Delving into the twisted mind of M. Night Shyamalan can be a rocky journey for the audience. We never know what we’re in for. On one hand there are films like The Sixth Sense and then there’s something like The Happening. Like, really Mark Wahlberg and Zooey Deschanel, what were you thinking?
In Split, three teenage girls are kidnapped by a ruthless stranger (James McAvoy) who imprisons them in his basement and tells them they will be sacrificed to a beast. At times he seems helpful, at other times hurtful, and the girls soon realise that he suffers from multiple personality disorder. They try to reason, bargain and bribe their way out of their labyrinth-like confines – never knowing which one of the 23 personalities they’re dealing with.
I underestimated Split. It’s one of those perplexing films: even after seeing it a week ago, I still have mixed feelings. While not convinced that this is one of Shyamalan’s greatest, I didn’t entirely dislike it. For the most part, I was entertained and I was intrigued. Despite the slow pacing and the film feeling slightly too long; my attention was held as my brain bounced from speculation to speculation as I tried to pick the ending. Because it’s Shyamalan, we know that there’s going to be a twist and we will constantly try to guess what it is before the credits roll.
To its credit, I didn’t get the twistiest twist, but that is largely due to the fact that I haven’t seen Unbreakable. I shall say no more…

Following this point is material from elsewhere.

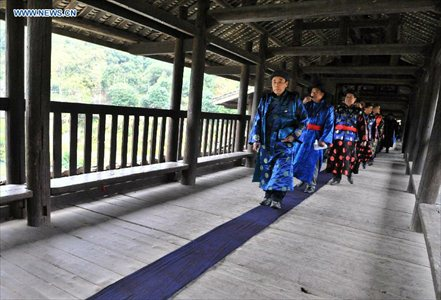 People of the Dong ethnic group walk through the Chengyang Fengyu Bridge during a celebration ceremony marking the 100th anniversary of its completion held in Sanjiang Dong Autonomous county, South China's Guangxi Zhuang Autonomous Region, December 1, 2012. Built in 1912, the 77.76-meter-long bridge is famed for its combination of bridge, veranda and Chinese pavilion. (Xinhua/Lai Liusheng)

McAvoy is spectacular as 23 different personalities; the standout being Hedwig the precocious child. He throws himself in head-first, devouring his palette of characters and ensuring he portrays each one in its entirety. He is definitely not going into this half-hearted, and that makes Split work.
Time will tell if there will be an Unbreakable and Split crossover; or maybe just a sequel, but if not, Shyamalan – as always – will keep his audiences guessing until the end.